The show employs absurdist humor. Notable guest stars include Paul Rudd, Rashida Jones, Sam Rockwell, Topher Grace, Tim Blake Nelson, Alan Ruck, Janeane Garofalo, Elizabeth Banks, and Edward Norton.

==Episodes==

| No. | Title | Original release date | Prod. code |
| 1 | "Pilot" | June 28, 2005 | 101 |
The guys are kicked out of their apartment after finally pushing their landlord too far.
| 2 | "Campaign" | July 5, 2005 | 102 |
When Michael Ian Black decides to run for president of the resident's board, David is left on the outs doing menial internship work.
| 3 | "Office Party" | July 12, 2005 | 105 |
The guys get invited to one of their neighbors' office party and run afoul of a couple of stereotypical office jerks. They plot their revenge at the next company picnic.
| 4 | "Coffee Shop" | July 19, 2005 | 103 |
When the girls downstairs have a fight, the guys tell them the story of the time their friendship was almost destroyed by their competing coffee shop jobs.
| 5 | "Paper Route" | July 26, 2005 | 104 |
After running over the paperboy, Kevin O'Malley, the guys take over his paper route, but get discouraged after getting beaten up by bullies. They set out to teach the bullies about the power of friendship.
| 6 | "Meeting Girls" | August 2, 2005 | 107 |
The guys dance in a bar and become popular. While they are there, Michael Ian Black and Michael Showalter get dates and David does not. Problems ensue, and soon, Michael and Michael move out, and David is forced to replace them with new roommates as they begin their lives with their new significant others. David's new roommate Jeremy in this episode is played by Josh Charles, Michael Ian Black's girlfriend Tamara is played by Elizabeth Banks, and a scene from this episode was filmed at Alfred Lerner Hall.
| 7 | "Camping" | August 9, 2005 | 106 |
Tired of working, the guys take a vacation to the forest, where they quickly get lost.
| 8 | "Novel" | August 16, 2005 | 108 |
Inspired by famous author Jane Burroughs (who is played by Janeane Garofalo), the trio tries their hand at writing. They show their manuscript to Jane, who steals it, with the intention of publishing it under her own name.
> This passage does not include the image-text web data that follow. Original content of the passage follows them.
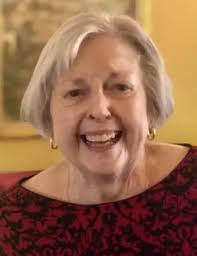 Sharon Alice Brady Collins Obituary (2024)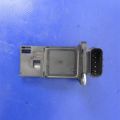 37980-RNA-A01 | Расходомер воздуха ACURA MDX (YD2) 06-13 - Превью 3
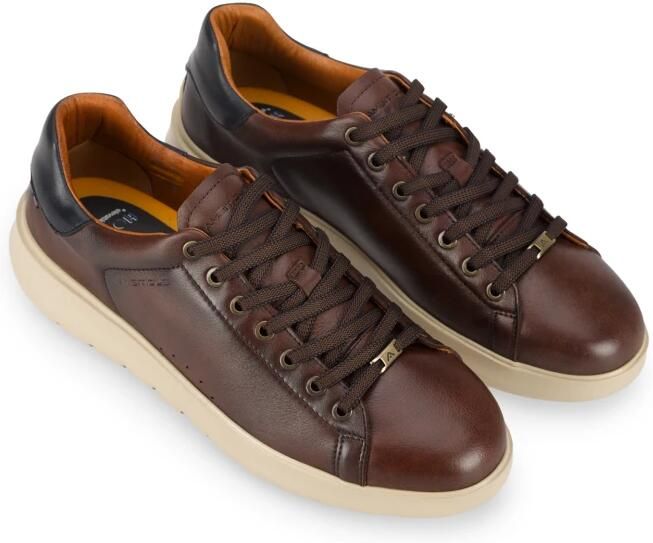 Ambitious HOVER Comfort Sneaker - Foto 3
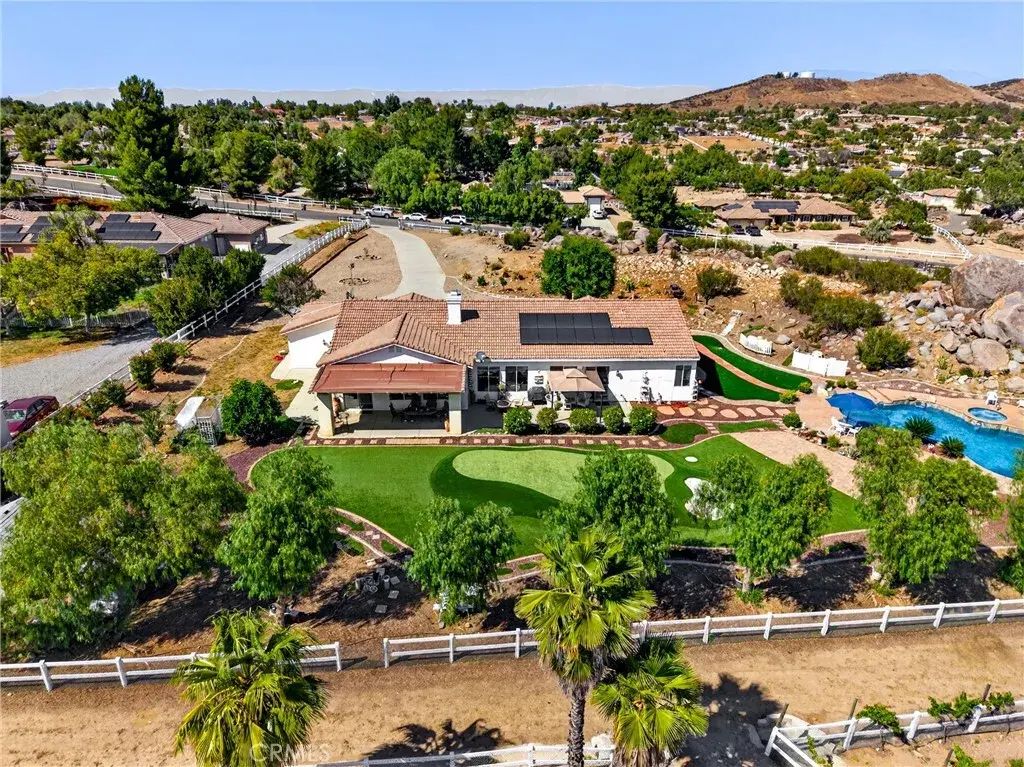 17639 Big Sky Cir., Perris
| 9 | "Vegetables" | August 23, 2005 | 109 |
The guys decide to grow their own vegetables on their apartment floor to save money.
| 10 | "Amusement Park" | August 30, 2005 | 110 |
The guys are excited to go on a trip to the amusement park to alleviate their irritation with each other, but the trip is ruined by rainy weather. The girls downstairs recommend visiting a psychiatrist, who commits them after they have a fight in his office.